REQUEST
Provide an exact reproduction of every entry.

TASK INPUT
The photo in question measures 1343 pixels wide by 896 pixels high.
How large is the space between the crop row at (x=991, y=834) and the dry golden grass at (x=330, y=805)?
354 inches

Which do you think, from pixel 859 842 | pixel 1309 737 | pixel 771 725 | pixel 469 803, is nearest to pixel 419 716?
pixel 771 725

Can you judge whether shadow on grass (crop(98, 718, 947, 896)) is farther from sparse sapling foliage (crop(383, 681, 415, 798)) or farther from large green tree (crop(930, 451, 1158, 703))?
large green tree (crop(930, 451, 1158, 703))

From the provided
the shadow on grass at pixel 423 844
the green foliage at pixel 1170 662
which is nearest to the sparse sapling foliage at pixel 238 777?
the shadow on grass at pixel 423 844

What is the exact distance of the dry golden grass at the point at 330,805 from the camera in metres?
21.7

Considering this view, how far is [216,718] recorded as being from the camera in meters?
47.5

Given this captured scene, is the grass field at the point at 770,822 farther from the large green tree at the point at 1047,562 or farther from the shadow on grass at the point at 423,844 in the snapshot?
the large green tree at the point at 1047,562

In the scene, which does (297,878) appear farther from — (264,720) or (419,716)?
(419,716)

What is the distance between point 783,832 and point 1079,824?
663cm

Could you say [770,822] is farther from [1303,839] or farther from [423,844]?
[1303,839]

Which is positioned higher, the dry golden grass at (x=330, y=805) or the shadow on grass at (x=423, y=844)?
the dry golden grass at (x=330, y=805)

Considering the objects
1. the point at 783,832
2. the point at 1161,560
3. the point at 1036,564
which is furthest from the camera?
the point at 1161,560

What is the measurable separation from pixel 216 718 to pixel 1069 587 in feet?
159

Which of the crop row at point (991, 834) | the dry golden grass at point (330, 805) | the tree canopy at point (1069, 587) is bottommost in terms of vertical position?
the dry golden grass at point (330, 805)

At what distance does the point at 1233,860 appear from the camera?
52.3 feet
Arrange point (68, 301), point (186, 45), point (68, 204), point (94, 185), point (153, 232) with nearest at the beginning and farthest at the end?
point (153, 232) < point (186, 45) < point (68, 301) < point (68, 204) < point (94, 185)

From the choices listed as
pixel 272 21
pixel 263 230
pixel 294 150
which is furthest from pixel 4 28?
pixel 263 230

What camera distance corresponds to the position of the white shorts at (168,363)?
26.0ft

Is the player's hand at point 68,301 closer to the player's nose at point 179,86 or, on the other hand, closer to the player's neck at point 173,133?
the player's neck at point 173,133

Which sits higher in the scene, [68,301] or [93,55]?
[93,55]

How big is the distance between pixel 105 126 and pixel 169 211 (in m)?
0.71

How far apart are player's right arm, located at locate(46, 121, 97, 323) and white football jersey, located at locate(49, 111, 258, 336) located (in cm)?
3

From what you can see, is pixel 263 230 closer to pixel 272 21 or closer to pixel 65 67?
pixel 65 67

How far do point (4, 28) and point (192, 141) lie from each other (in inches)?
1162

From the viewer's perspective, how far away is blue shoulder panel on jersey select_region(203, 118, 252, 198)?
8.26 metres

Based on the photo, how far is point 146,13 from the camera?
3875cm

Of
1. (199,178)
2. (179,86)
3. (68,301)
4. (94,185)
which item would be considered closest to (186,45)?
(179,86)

SOLUTION FOR THIS PROBLEM
The photo in question measures 1343 pixels wide by 896 pixels high.
How large is the space between the crop row at (x=991, y=834) and the dry golden grass at (x=330, y=805)?
354 inches

Which do you think, from pixel 859 842 | pixel 1309 737 | pixel 771 725 | pixel 469 803, is nearest to pixel 419 716?
pixel 771 725

Can you judge whether shadow on grass (crop(98, 718, 947, 896)) is farther from sparse sapling foliage (crop(383, 681, 415, 798)) or farther from large green tree (crop(930, 451, 1158, 703))?
large green tree (crop(930, 451, 1158, 703))

From the provided
the shadow on grass at pixel 423 844
the green foliage at pixel 1170 662
which is nearest to the sparse sapling foliage at pixel 238 777?
the shadow on grass at pixel 423 844

What is the exact distance of the dry golden grass at the point at 330,805 from the camera in metres?
21.7

Considering this view, how far is [216,718] recorded as being from the camera in meters?
47.5

Given this captured scene, is the grass field at the point at 770,822 farther from the large green tree at the point at 1047,562 or farther from the shadow on grass at the point at 423,844 in the snapshot?
the large green tree at the point at 1047,562

In the scene, which does (297,878) appear farther from — (264,720) or (419,716)?
(419,716)

What is the distance between point 783,832 and point 1079,824?
663cm

Could you say [770,822] is farther from [1303,839] or farther from [423,844]?
[1303,839]

Which is positioned higher, the dry golden grass at (x=330, y=805) or the shadow on grass at (x=423, y=844)?
the dry golden grass at (x=330, y=805)

Considering the objects
1. the point at 783,832
2. the point at 1161,560
3. the point at 1036,564
which is furthest from the camera?
the point at 1161,560

What is the measurable separation from pixel 216 718 to pixel 1069 587 in feet?
159

Which of the crop row at point (991, 834) | the dry golden grass at point (330, 805) | the tree canopy at point (1069, 587) is bottommost in terms of vertical position?
the dry golden grass at point (330, 805)

At what distance does the point at 1233,860 appear from the camera?
52.3 feet
Arrange point (68, 301), point (186, 45), point (68, 204), point (94, 185), point (153, 232) with nearest at the beginning and farthest at the end?
point (153, 232) < point (186, 45) < point (68, 301) < point (68, 204) < point (94, 185)

From the choices listed as
pixel 272 21
pixel 263 230
pixel 294 150
which is furthest from pixel 4 28?
pixel 263 230

What camera distance corresponds to the position of the white shorts at (168,363)?
26.0ft

Is the player's hand at point 68,301 closer to the player's nose at point 179,86 or, on the other hand, closer to the player's neck at point 173,133?
the player's neck at point 173,133

Which sits higher in the scene, [68,301] or [93,55]?
[93,55]

How big is the distance between pixel 105 126 and pixel 169 211 (in m)?
0.71

How far apart are player's right arm, located at locate(46, 121, 97, 323) and white football jersey, located at locate(49, 111, 258, 336) located (in cm)?
3

From what you can see, is pixel 263 230 closer to pixel 272 21 or closer to pixel 65 67?
pixel 65 67

How far do point (4, 28) and point (192, 141) lie from each other (in inches)?
1162

From the viewer's perspective, how far away is blue shoulder panel on jersey select_region(203, 118, 252, 198)?
8.26 metres

Based on the photo, how far is point 146,13 from the camera?
3875cm

Of
1. (199,178)
2. (179,86)
3. (68,301)
4. (94,185)
which item would be considered closest to (186,45)?
(179,86)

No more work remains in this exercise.